Natural Language Processing Working Together with Arabic and Islamic Studies

Lead Research Organisation: University of Leeds
Department Name: Sch of Computing

Abstract

Summary

This is an interdisciplinary project which addresses the ICT call of "working together" by aligning ICT expertise and research interests from Computational and Corpus Linguistics, with Humanities research streams in Arabic and Islamic Studies, focusing on the Qur'an as a core text. It is also an international collaboration between the Universities of Leeds and Jordan, and further addresses the "working together" call via incoming and outgoing mobility in the form of Visiting Researcher placements in the School of Computing at Leeds (incoming) and the Centre for the Study of Islam in the Contemporary World at Jordan (outgoing). This agreement is proactive and novel, and has high impact, ensuring knowledge transfer from different methodological perspectives and cultures.

The study of Tajwid or Qur'anic recitation is a sub-field and taught module* in Islamic Studies programmes at both universities and elsewhere, and the original insight informing this project is to view Tajwid mark-up in the Qur'an as additional text-based data for computational analysis. This mark-up is already incorporated into Qur'anic Arabic script, and identifies prosodic-syntactic phrase boundaries of different strengths, plus gradations of prosodic and semantic salience through colour-coded highlighting of pitch accented syllables, and hence prosodically and semantically salient words.

The Computational Linguistics Module in Year 1 entails development and evaluation of software for generating a phonetically-transcribed, stressed and syllabified version of the entire text of the Qur'an, using the International Phonetic Alphabet (IPA). This canonical pronunciation tier for Classical Arabic will be informed and evaluated by Arabic linguists, Tajwid scholars, and phoneticians, and published in an updated version of the open-source Boundary-Annotated Qur'an Corpus [1], [2], preferably for LREC2 2014. The software will also be re-usable for Natural Language Engineering applications for Modern Standard Arabic, and for constructing dictionaries for Arabic language learners.

The Text Analytics Module in Year 2 implements statistical techniques such as keyword extraction3 to explore semiotic relationships between sound and meaning in the Qur'an, invoking a Saussurean-type view of the sign as '...a bi-unity of expression and content...' [5]. Our investigation entails: (i) text data mining for statistically significant phonemes, syllables, words, and correlates of rhythmic juncture [6], [7]; and (ii) interpretation of results from interdisciplinary perspectives: Corpus Linguistics (ICT); Tajwid science, plus Tafsir or Qur'anic exegesis (Islamic Studies); Arabic (Language and Literature); and Phonetics and Phonology (Linguistics).

In terms of ICT applications, the team will collaborate with stakeholders and beneficiaries to develop an associated or follow-on funding proposal for the UK Research Councils, to include publication of project software as an advanced corpus-query and visualization tool for Islamic Studies and Humanities scholars, plus Arabic language learners.
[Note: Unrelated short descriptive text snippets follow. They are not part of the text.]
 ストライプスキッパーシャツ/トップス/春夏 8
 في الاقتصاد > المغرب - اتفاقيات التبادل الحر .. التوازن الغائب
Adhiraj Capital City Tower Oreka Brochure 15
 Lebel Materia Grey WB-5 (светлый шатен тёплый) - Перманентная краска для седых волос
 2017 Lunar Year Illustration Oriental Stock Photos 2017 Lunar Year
This again represents an extension of the "working together" theme.

Finally, our approach is interdisciplinary and pioneers stylistic analysis of sound and rhythm encoded in writing as a semiotic system for religious and other literary texts. As such it is entirely novel and has direct implications for research-led teaching in both partner institutions plus a broad cross-section of research groups and user communities, namely: Natural Language Processing and Artificial Intelligence; Qur'anic and Islamic Studies; Arabic Language and Literature; Linguistics and Phonetics; Digital Humanities; and Psychology.

All references appear in Case for Support.

Planned Impact

Impact Summary

Novelty and Originality: The original insight in this project [1] is to use Tajwid recitation markup of chunk boundaries in the Qur'an, plus other orthographical features, as untapped sources of text data for computational analysis. A principal objective is to establish quantifiable, linguistically rigorous links between the prosodic markup and the semantics of the Qur'an. This falls within exegetical science (Tafsir); it will make an original contribution to the Tafsir literature, which as yet provides no detailed analysis in this area, and be of interest to educated pious Muslims worldwide.
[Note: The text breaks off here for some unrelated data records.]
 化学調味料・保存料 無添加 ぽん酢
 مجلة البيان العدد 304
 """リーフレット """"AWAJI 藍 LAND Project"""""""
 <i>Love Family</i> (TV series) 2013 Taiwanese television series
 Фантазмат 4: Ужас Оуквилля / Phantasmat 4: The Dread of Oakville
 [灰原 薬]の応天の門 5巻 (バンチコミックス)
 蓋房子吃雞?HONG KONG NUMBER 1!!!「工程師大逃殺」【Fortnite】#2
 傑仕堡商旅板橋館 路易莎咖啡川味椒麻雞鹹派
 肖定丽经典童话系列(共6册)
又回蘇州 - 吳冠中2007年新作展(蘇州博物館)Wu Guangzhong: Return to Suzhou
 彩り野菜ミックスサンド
Debate and Controversy: Another objective is to develop a Tajwid-IPA and this might be seen as controversial since the Muslim mainstream has traditionally not treated any Qur'anic transliteration as the Qur'an proper. Any suggestion of a movement away from Arabic script to another language system would be seen as unacceptable by the mainstream - despite the advantages of doing so - and so this would almost certainly open up a debate, placing at least traditionalists and modernists in opposition to one another.

Sustainability: The project delivers re-usable algorithms for phoneticizing Arabic script for use in Arabic speech and language applications and lexicography. The Boundary-Annotated Qur'an Corpus [1] with canonical pronunciation tier will be the largest resource of its kind for training Arabic statistical language models and for Arabic linguistics and Islamic Studies. Re-usable algorithms for quantitative analysis of implicit prosody [3] in text will inform research on the link between text and spoken form in other languages. New interdisciplinary techniques for exploring religious and literary texts will inform AI research on deep text analytics. For Islamic Studies this research will open up the possibility of developing a new Qur'anic orthography comfortably rooted within modern phonetics, thus bringing an old oral tradition into a dynamic academic area of study. Current editions of the colour-coded Tajwid Qur'an are still inadequate in terms of providing the full gamut of Tajwid-phonetic values. This research is a stepping-stone towards a new Tajwid-IPA which we envisage would be welcomed by Arab linguists (though resisted by traditionalists). In this respect, we believe it to be a path-breaking research project.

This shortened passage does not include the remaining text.